Is there such a thing as a stock-picking guru who beats the market consistently?
If you mean having a knack for picking winners through hard work and careful research, then yes. I’ve seen this skill in action throughout my professional career, and I’m always impressed by it, because it’s very rare. But consistently picking stocks that outperform the market is even more rare. Most stock-picking gurus are just having a serial run of luck. Very few of them have the ability to beat the market consistently over time.
Am I just jealous of the people who possess a skill that I wish I had? I don’t think so, and here’s why. When you really think about it, stock-pickers are attempting to do something impossible. They’re trying to predict the future. What they’re telling you, in essence, is that they can know ahead of time which stocks will go up more than the market in general. But how can they know that? It goes against common sense and reason.
What stock pickers should be saying, if they’re being honest, is that they believe the stocks they’re picking are currently mis-priced by investors in the market. But in order for that to be the case, there must be something that others don’t understand about the company. This means that the picker knows more than the market, and I challenge any picker who claims to be that smart.
So I repeat my statement that consistent stock picking skill is as much a matter of luck as it is skill. That’s why all stock picking gurus eventually cool off or crash and burn. All of them. Whatever system or methodology they had been using eventually stops working. Maybe other pickers figure out what he’s been doing, and they start doing it too. Maybe he gets cocky and starts to cut corners. Or maybe he misses something big coming, like a recession or a fundamental change in business conditions.
The point is that nobody can tell ahead of time when a good stock picker is about to cool off. The best ones only get recognition after they have built a successful track record over time. By the time you hear about them, their lucky streak might be coming to an end.
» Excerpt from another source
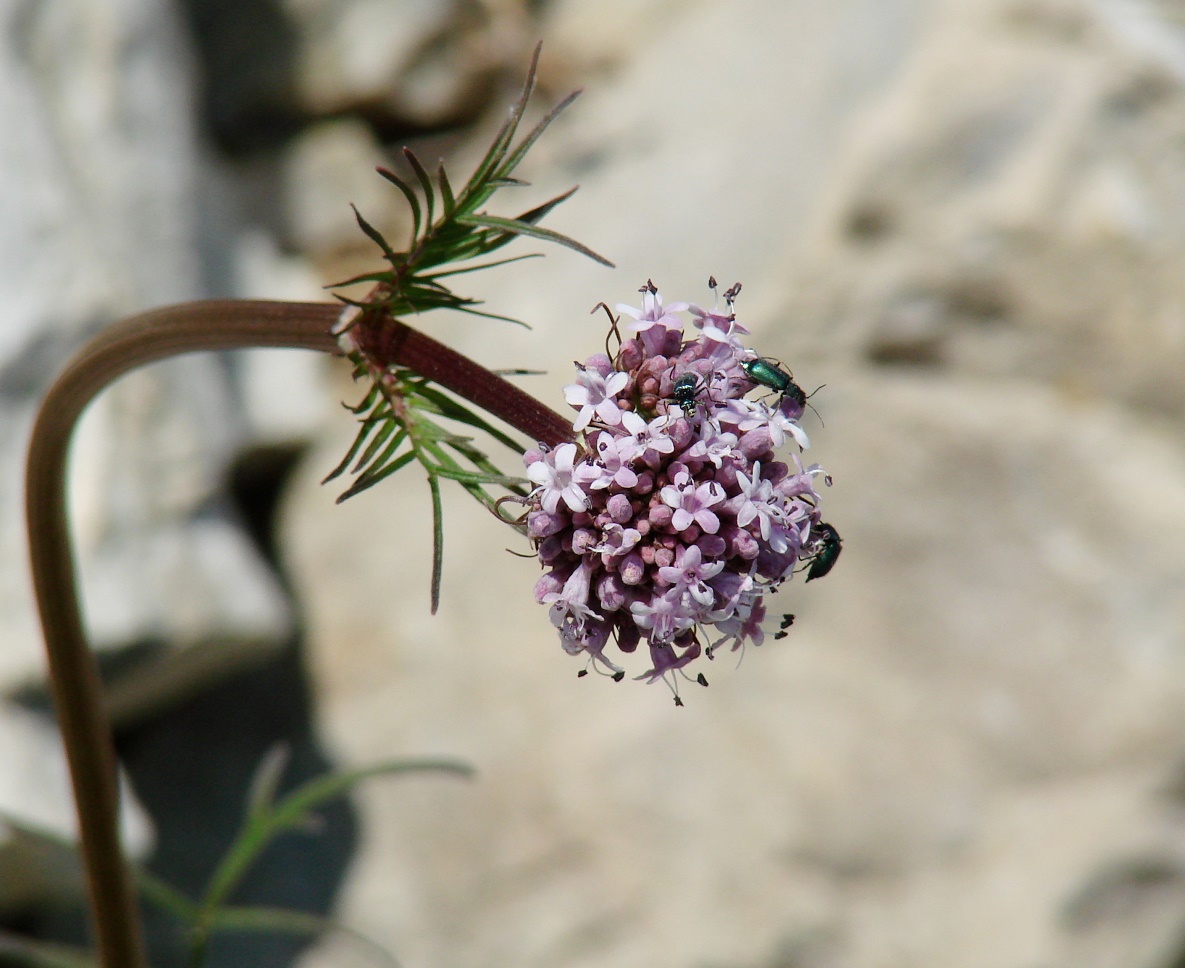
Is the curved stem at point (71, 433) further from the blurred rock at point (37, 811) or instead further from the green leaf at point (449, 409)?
the blurred rock at point (37, 811)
So I would advise you not to spend too much time chasing past performance, and instead spend that time on fundamental investing activities, like making sure that you’re well-diversified and properly balanced in your portfolio.
Consider this recent blog post by Daniel Solin, entitled “The Return of the Dreaded and Dreadful Stock Pickers.” (http://www.dailyfinance.com/2011/03/25/the-return-of-the-dreaded-and-dreadful-stock-pickers/#aol-comments)
Market turbulence and economic uncertainty create fear and anxiety among investors. Unfortunately, many turn to advice freely dispensed by self-styled investment gurus — who claim they can predict the direction of the markets or pick outperforming stocks. Reliance on this advice can be very harmful to your financial well-being.
One form of stock market crystal ball reading is so-called “technical analysis.” This, according to its proponents, is the examination of patterns in the market to identify the current trend, and then looking for patterns that suggest whether that trend is likely to continue or change.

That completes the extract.